→ Aim
Leave out every picture, and output exactly the lines from the line containing "Of the objects listed as" through the last line of the data.

**********

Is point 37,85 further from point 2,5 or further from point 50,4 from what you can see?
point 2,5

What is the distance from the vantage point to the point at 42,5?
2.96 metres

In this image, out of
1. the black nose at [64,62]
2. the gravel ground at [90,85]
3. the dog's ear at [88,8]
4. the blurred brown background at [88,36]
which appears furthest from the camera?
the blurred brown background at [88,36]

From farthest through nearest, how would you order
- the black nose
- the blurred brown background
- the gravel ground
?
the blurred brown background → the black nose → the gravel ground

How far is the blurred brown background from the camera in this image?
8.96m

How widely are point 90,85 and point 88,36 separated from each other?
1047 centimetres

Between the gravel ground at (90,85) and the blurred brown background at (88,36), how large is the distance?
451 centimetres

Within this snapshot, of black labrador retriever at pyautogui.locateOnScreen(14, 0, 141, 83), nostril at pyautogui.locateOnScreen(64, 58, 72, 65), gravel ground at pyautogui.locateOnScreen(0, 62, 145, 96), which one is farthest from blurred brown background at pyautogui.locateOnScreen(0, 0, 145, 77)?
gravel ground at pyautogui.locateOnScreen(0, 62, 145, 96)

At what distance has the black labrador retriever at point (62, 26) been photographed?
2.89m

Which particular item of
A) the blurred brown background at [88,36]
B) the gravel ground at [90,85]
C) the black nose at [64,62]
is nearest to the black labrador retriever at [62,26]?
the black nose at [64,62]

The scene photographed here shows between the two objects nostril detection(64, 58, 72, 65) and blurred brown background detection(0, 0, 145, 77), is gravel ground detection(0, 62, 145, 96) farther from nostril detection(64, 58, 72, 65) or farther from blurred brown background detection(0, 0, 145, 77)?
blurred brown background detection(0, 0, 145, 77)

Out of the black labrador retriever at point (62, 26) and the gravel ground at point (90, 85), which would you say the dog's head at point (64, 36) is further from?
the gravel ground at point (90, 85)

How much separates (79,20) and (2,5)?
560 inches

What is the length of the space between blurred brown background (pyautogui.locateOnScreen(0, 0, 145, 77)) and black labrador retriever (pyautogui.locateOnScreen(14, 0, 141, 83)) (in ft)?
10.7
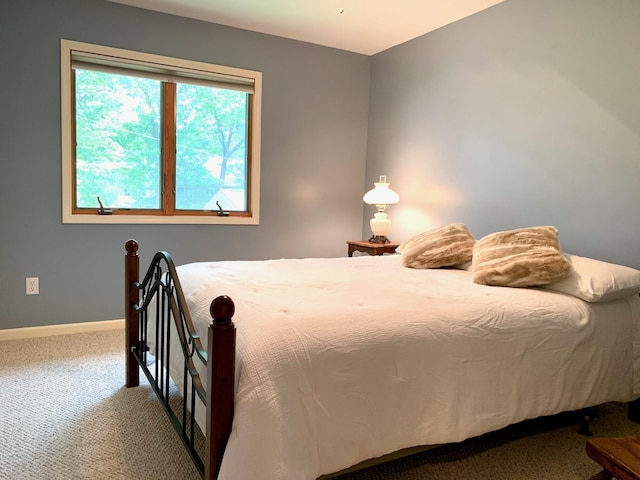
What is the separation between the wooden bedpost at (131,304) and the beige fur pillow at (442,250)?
1578mm

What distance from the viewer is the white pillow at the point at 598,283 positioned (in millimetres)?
2094

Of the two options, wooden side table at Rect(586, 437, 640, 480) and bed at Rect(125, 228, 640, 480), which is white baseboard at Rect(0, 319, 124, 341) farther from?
wooden side table at Rect(586, 437, 640, 480)

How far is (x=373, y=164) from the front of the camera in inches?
175

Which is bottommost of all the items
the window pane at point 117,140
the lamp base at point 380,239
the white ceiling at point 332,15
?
the lamp base at point 380,239

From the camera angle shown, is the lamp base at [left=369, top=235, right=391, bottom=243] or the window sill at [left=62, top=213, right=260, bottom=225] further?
the lamp base at [left=369, top=235, right=391, bottom=243]

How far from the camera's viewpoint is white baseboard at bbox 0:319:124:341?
328 centimetres

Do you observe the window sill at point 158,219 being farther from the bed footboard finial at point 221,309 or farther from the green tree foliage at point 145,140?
the bed footboard finial at point 221,309

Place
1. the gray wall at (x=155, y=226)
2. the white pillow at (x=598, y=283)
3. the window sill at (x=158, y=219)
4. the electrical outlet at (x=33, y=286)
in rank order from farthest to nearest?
the window sill at (x=158, y=219) < the electrical outlet at (x=33, y=286) < the gray wall at (x=155, y=226) < the white pillow at (x=598, y=283)

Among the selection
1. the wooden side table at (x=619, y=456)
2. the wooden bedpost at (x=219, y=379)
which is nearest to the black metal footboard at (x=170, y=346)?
the wooden bedpost at (x=219, y=379)

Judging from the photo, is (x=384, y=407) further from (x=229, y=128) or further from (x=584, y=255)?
(x=229, y=128)

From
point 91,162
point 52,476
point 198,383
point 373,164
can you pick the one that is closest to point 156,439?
point 52,476

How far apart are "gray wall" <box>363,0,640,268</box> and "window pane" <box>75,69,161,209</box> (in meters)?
2.06

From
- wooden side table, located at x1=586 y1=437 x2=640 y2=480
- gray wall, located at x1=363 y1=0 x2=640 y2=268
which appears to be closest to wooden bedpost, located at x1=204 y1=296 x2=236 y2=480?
wooden side table, located at x1=586 y1=437 x2=640 y2=480

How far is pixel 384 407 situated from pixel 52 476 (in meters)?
1.29
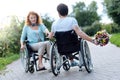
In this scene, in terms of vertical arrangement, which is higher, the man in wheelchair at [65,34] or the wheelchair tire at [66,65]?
the man in wheelchair at [65,34]

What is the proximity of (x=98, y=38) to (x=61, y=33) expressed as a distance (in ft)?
2.67

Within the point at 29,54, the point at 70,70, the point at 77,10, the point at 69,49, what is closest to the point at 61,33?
the point at 69,49

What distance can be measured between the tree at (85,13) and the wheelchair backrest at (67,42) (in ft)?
296

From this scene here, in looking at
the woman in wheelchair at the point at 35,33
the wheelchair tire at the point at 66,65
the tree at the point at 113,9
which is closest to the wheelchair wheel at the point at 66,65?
the wheelchair tire at the point at 66,65

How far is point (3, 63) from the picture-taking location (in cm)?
839

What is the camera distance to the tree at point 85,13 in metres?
102

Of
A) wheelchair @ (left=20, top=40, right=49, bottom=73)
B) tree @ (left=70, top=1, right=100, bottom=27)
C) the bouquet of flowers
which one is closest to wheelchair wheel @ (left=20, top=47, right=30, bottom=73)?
wheelchair @ (left=20, top=40, right=49, bottom=73)

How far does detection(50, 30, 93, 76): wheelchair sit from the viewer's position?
10475 mm

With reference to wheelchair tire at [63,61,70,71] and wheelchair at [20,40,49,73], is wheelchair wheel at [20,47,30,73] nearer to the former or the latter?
wheelchair at [20,40,49,73]

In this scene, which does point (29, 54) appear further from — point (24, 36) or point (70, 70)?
point (70, 70)

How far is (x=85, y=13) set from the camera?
10575cm

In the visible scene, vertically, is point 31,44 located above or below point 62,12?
below

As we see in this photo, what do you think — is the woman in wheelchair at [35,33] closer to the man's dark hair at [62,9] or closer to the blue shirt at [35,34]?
the blue shirt at [35,34]

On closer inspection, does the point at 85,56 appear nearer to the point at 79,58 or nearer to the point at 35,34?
the point at 79,58
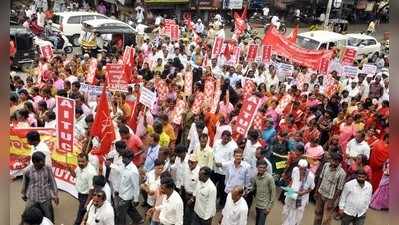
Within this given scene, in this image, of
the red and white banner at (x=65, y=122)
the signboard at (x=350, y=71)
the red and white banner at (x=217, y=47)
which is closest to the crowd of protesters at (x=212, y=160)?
the red and white banner at (x=65, y=122)

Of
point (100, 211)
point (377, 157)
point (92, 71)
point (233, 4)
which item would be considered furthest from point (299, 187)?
point (233, 4)

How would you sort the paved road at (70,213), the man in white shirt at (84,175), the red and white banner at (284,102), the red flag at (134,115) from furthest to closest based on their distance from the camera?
1. the red and white banner at (284,102)
2. the red flag at (134,115)
3. the paved road at (70,213)
4. the man in white shirt at (84,175)

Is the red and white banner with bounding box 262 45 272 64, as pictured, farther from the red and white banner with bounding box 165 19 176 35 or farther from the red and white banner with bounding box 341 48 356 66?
the red and white banner with bounding box 165 19 176 35

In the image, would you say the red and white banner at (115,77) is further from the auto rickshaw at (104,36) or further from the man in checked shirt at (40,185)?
the auto rickshaw at (104,36)

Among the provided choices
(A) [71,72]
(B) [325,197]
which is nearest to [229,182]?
(B) [325,197]

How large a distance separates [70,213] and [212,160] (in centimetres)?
215

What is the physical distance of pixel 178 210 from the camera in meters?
5.00

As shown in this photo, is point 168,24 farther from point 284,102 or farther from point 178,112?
point 178,112

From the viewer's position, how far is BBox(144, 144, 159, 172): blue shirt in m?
6.22

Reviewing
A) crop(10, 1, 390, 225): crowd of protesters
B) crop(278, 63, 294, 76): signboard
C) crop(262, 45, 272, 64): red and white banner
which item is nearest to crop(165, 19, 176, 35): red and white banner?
crop(262, 45, 272, 64): red and white banner

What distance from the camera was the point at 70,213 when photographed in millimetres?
7051

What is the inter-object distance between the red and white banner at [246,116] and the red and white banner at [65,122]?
2.27 m

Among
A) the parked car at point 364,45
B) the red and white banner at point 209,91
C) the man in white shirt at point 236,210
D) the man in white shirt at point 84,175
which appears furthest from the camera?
the parked car at point 364,45

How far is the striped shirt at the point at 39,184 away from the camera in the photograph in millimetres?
5297
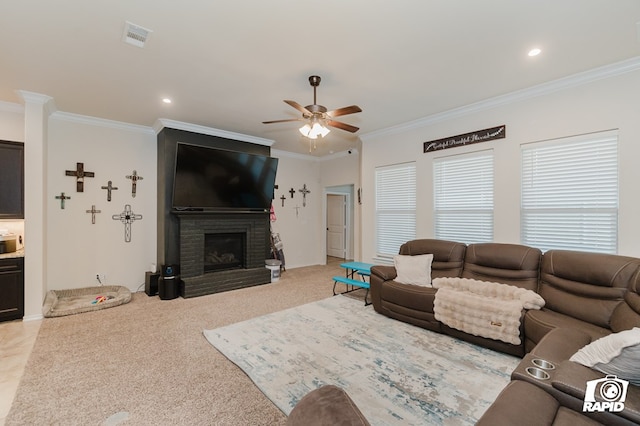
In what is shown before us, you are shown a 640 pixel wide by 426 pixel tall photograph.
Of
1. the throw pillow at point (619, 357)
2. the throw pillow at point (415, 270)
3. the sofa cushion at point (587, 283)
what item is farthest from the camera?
the throw pillow at point (415, 270)

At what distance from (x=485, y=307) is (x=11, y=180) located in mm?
5784

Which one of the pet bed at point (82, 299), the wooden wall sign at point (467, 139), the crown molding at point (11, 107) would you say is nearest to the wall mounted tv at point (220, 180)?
the pet bed at point (82, 299)

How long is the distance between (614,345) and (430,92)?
3047mm

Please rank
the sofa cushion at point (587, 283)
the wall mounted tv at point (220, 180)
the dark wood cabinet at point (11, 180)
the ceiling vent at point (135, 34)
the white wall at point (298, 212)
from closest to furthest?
the ceiling vent at point (135, 34) → the sofa cushion at point (587, 283) → the dark wood cabinet at point (11, 180) → the wall mounted tv at point (220, 180) → the white wall at point (298, 212)

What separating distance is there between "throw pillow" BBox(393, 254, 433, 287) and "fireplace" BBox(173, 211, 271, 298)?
2.73 m

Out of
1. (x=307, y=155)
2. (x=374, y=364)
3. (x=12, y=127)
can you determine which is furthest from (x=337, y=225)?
Answer: (x=12, y=127)

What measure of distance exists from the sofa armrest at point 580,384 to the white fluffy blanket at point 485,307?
1206mm

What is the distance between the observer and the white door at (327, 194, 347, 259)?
342 inches

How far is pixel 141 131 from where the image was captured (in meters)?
4.92

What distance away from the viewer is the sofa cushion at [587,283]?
2.46 meters

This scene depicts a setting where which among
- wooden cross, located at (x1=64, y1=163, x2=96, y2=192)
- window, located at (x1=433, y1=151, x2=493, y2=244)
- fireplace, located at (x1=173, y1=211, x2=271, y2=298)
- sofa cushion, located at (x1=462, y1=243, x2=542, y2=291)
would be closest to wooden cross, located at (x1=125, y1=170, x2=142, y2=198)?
wooden cross, located at (x1=64, y1=163, x2=96, y2=192)

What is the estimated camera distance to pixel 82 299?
167 inches

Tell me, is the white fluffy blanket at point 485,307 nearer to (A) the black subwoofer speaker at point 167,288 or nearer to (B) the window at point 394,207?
(B) the window at point 394,207

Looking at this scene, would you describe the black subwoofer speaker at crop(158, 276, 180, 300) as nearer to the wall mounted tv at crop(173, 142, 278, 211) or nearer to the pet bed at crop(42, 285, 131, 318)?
the pet bed at crop(42, 285, 131, 318)
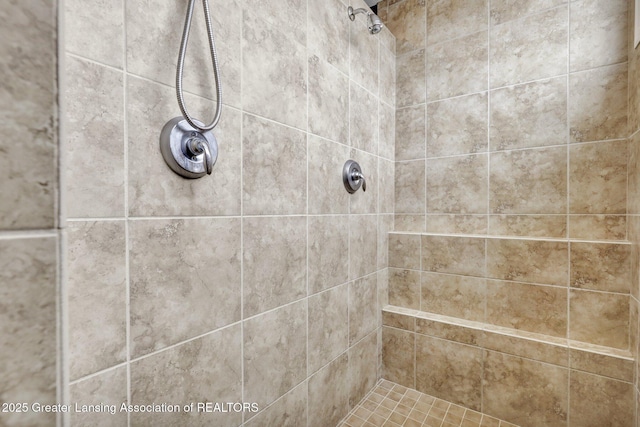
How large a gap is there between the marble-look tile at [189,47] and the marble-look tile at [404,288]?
1.32m

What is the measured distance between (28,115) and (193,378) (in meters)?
0.79

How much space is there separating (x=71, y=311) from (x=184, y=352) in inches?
11.7

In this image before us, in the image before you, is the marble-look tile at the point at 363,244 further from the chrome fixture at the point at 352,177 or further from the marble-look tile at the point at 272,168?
the marble-look tile at the point at 272,168

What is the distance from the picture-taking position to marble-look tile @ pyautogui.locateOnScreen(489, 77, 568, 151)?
145 centimetres

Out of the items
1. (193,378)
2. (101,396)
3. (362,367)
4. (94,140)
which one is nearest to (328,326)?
→ (362,367)

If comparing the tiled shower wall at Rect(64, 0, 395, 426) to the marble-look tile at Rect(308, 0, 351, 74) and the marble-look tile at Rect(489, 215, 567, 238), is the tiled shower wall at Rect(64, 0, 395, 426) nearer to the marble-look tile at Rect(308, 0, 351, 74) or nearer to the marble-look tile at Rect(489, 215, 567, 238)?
the marble-look tile at Rect(308, 0, 351, 74)

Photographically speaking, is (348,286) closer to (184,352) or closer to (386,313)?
(386,313)

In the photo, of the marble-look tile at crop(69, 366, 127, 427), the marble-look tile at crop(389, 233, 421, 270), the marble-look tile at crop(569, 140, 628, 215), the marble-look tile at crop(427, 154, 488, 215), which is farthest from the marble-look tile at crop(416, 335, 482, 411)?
the marble-look tile at crop(69, 366, 127, 427)

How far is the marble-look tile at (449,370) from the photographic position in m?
1.51

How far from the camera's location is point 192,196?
808 millimetres

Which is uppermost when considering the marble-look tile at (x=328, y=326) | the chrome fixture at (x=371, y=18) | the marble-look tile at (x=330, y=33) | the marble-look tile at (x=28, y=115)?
the chrome fixture at (x=371, y=18)

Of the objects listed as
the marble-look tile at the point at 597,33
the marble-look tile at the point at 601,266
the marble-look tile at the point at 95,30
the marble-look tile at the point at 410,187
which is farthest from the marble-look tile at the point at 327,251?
the marble-look tile at the point at 597,33

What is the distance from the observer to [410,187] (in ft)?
6.06

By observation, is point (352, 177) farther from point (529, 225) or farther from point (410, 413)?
point (410, 413)
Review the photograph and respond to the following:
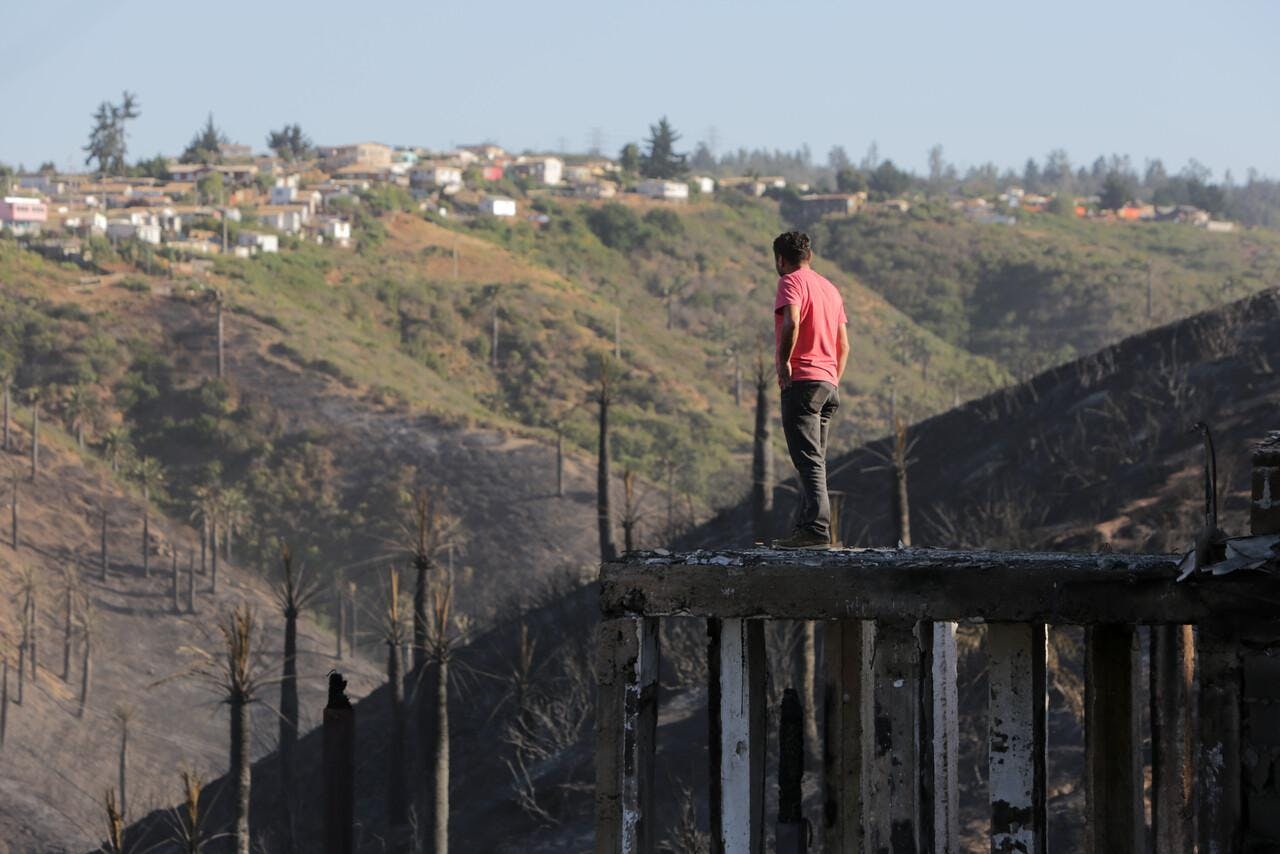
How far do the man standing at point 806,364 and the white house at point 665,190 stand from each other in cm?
14419

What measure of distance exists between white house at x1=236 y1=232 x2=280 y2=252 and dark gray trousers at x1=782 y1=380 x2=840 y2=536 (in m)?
105

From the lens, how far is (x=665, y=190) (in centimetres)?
15600

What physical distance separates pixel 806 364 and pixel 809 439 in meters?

**********

→ Written response
Of the objects listed as
the marble-look tile at the point at 597,33
the marble-look tile at the point at 601,266
the marble-look tile at the point at 95,30
the marble-look tile at the point at 410,187
which is farthest from the marble-look tile at the point at 327,251?
the marble-look tile at the point at 597,33

What is the distance from the observer to [410,187] (in ft)?
6.06

By observation, is point (352, 177) farther from point (529, 225) or farther from point (410, 413)?
point (410, 413)
Review the photograph and respond to the following:
How far do the man standing at point 806,364 and the white house at point 665,190 stand from each other in cm?
14419

What measure of distance exists between white house at x1=236 y1=232 x2=280 y2=252 and dark gray trousers at x1=782 y1=380 x2=840 y2=536 (in m)?
105

From the lens, how far is (x=665, y=190) (in centimetres)?
15600

What physical distance separates pixel 806 364 and pixel 809 439 in meters?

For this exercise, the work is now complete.